Becca Klaver
Wonder’s Widow
I scold myself into offering up my big sadness,
the piece I’m not telling, but the only thing to say
is that my life-grip was always like iron, that I’ve
crushed joy like grenache, never knew the dance
or my own goddamn strength, have woken up all
these mornings with stains in the cracks of my lips
but no memory of the toast. I’m not some
run-of-the-mill masochist, never wanted to hurt
myself or anybody else. All I’m saying is that it
can turn on you, so that all your staring out
the window counting blessings in oak and peony,
all your unbolting the door for every droopy-eyed
soul who drops a knapsack on your stoop, so that
every warm room where you gave up holding your
breath, all those tiny wunderengines can quit turning
over, all those little joyfruits can shrivel up and say
Sorry, you’ve squeezed us out. Sorry! We are citrus
rinds at your pitcher’s base. Sorry you loved us empty.
And you are twenty-three, four, five, and you hide
in the pantry afraid to ask for anything at all, not even
pass the salt, not even salt in the wound, please—
You ask for nothing more, until all you have becomes
an abstraction of itself, prim boxes of everyone else’s
Love! Family! Success! Your little robot nod admits
nothing, you keep not-asking but still accept each delivery,
signature required or the buzzer keeps up its buzz.

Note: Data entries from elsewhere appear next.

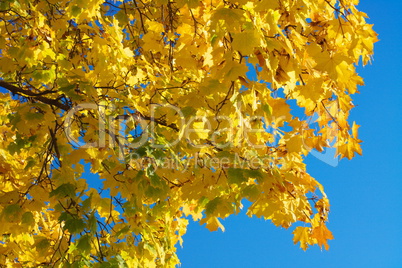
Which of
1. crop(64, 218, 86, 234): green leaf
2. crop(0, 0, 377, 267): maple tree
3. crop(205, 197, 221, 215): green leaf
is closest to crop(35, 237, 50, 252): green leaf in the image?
crop(0, 0, 377, 267): maple tree

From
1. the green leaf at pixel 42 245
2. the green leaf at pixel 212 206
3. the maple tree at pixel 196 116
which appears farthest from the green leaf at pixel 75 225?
the green leaf at pixel 212 206

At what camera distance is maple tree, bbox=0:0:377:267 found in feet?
7.29

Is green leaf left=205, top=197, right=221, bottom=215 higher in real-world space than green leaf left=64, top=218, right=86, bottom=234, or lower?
higher

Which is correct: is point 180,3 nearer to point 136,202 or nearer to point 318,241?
point 136,202

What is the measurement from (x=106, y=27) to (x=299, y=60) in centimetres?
150

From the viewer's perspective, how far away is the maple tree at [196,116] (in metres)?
2.22

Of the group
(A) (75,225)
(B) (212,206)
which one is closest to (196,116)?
(B) (212,206)

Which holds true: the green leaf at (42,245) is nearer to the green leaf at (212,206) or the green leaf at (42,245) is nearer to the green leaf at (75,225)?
the green leaf at (75,225)

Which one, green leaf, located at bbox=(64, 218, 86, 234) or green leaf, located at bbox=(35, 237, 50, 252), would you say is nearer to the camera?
green leaf, located at bbox=(64, 218, 86, 234)

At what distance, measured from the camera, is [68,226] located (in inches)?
99.5

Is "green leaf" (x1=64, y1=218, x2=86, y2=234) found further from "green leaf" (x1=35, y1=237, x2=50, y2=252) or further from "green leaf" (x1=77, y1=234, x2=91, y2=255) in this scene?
"green leaf" (x1=35, y1=237, x2=50, y2=252)

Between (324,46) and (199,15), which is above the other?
(199,15)

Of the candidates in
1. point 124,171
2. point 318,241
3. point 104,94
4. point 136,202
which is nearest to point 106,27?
point 104,94

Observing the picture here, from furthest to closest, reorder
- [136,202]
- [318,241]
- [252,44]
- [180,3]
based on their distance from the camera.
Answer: [318,241], [136,202], [180,3], [252,44]
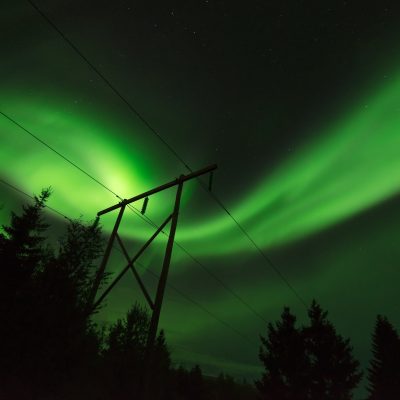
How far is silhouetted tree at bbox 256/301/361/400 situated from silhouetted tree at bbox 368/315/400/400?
10.4 metres

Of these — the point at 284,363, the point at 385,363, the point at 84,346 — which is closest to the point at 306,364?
the point at 284,363

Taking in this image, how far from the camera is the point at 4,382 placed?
1073cm

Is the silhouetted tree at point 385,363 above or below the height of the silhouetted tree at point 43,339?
above

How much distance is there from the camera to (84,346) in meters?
11.5

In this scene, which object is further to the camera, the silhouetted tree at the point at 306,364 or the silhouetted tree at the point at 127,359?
the silhouetted tree at the point at 306,364

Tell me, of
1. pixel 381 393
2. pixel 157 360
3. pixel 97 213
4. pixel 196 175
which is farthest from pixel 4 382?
pixel 381 393

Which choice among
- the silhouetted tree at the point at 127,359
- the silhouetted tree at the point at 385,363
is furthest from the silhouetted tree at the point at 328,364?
the silhouetted tree at the point at 127,359

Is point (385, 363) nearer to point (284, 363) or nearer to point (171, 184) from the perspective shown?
point (284, 363)

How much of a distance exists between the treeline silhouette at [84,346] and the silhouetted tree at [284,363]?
11 cm

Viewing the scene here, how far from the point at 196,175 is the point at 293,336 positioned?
114 ft

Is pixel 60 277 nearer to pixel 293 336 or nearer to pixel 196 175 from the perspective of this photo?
pixel 196 175

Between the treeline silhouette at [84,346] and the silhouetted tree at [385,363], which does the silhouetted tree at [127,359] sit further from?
the silhouetted tree at [385,363]

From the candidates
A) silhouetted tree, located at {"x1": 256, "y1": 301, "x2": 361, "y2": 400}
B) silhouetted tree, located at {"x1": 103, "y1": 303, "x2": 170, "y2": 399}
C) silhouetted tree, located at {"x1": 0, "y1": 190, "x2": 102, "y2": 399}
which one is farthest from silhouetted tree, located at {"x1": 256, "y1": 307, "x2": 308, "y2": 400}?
silhouetted tree, located at {"x1": 0, "y1": 190, "x2": 102, "y2": 399}

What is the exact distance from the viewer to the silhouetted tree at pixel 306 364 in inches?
1334
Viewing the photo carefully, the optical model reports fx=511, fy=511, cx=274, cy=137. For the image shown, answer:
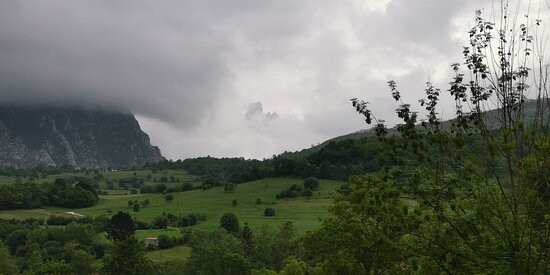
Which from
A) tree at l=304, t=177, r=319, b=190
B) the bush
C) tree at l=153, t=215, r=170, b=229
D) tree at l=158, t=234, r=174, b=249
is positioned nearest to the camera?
tree at l=158, t=234, r=174, b=249

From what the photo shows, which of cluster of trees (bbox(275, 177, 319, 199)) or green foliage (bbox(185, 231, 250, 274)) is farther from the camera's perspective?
cluster of trees (bbox(275, 177, 319, 199))

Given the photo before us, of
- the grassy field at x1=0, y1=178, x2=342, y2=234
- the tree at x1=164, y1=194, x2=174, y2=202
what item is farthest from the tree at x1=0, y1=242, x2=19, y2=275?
the tree at x1=164, y1=194, x2=174, y2=202

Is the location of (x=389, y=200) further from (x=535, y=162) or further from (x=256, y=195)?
(x=256, y=195)

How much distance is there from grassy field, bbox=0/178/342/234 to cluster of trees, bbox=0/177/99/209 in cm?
365

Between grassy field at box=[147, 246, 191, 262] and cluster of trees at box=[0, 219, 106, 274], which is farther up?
cluster of trees at box=[0, 219, 106, 274]

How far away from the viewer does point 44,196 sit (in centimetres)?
18875

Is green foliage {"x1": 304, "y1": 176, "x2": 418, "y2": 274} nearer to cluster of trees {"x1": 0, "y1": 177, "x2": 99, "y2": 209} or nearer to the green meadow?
the green meadow

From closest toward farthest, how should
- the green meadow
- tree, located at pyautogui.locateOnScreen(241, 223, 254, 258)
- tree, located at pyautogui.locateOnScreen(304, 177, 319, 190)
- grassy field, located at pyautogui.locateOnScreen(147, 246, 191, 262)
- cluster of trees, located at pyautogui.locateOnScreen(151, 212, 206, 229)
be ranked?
tree, located at pyautogui.locateOnScreen(241, 223, 254, 258) < grassy field, located at pyautogui.locateOnScreen(147, 246, 191, 262) < the green meadow < cluster of trees, located at pyautogui.locateOnScreen(151, 212, 206, 229) < tree, located at pyautogui.locateOnScreen(304, 177, 319, 190)

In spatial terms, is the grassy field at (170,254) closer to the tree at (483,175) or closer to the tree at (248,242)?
the tree at (248,242)

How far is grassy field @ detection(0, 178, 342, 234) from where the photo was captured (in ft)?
474

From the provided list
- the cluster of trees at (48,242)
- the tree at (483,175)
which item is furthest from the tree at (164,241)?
the tree at (483,175)

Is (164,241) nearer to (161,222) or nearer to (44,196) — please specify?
(161,222)

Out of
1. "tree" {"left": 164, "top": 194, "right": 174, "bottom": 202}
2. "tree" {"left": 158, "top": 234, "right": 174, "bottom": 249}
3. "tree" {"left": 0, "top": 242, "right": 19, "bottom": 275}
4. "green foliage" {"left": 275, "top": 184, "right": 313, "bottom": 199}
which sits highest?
"tree" {"left": 164, "top": 194, "right": 174, "bottom": 202}

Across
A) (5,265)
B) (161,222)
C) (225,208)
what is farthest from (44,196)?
(5,265)
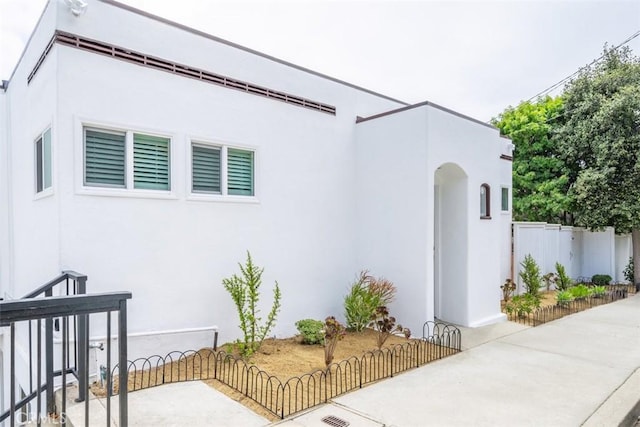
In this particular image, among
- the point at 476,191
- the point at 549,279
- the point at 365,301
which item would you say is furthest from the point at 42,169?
the point at 549,279

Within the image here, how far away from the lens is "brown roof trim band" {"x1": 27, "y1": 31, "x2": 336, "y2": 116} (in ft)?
15.3

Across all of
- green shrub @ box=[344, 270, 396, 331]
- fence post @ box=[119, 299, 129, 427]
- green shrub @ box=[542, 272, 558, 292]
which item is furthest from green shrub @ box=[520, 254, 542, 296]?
fence post @ box=[119, 299, 129, 427]

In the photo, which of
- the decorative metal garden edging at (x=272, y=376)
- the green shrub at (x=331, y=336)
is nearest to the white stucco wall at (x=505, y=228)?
the decorative metal garden edging at (x=272, y=376)

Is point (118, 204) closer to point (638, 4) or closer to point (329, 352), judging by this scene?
point (329, 352)

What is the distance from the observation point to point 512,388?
454 centimetres

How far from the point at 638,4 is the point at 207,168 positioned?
1362cm

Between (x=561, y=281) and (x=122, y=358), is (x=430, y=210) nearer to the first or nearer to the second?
(x=122, y=358)

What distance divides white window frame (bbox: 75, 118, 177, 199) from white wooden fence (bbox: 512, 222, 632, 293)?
9.81m

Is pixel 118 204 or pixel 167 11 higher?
pixel 167 11

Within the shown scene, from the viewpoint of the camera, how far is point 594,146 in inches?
480

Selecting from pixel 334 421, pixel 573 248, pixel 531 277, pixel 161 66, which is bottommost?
pixel 334 421

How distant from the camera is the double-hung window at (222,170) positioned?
579 cm

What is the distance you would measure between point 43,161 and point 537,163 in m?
15.2

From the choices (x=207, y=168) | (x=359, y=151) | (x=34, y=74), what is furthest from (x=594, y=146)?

Gift boxes pile up, look at all you’ve been given,
it is the wedding day of your self and your wonder
is not invited, sits up in the attic with highball, cigar,
photo album of the days when you were all together
and there is just one face, and it is yours.
It is mine.
This is not about you, general, not about you, reader,
though I wish it were, wish I could shrug it all off—
would rather someone else’s sob story, rather point
a finger at everybody else, Generation Who? Here, let me
tell you about you—In that case I’ll be over-simple and
brutal-true. In that case you’ll hate me but sort of love me,
too, and I’ll wipe my hands clean, harmonic, frou-frou.
Alas, alack, it is mine—the face is a sad-sack
sandwich called Slice of Self with Wonder, called
my life. That was my bread and that was my knife.
Self-imposed—the real tragedy, I suppose.
But, oh—I wanted to take us places: down Highway 40
in a metallic pink Cadillac, hair flaming, spirits snaking
like smoke, like the way mine used to. I did, I did, I do.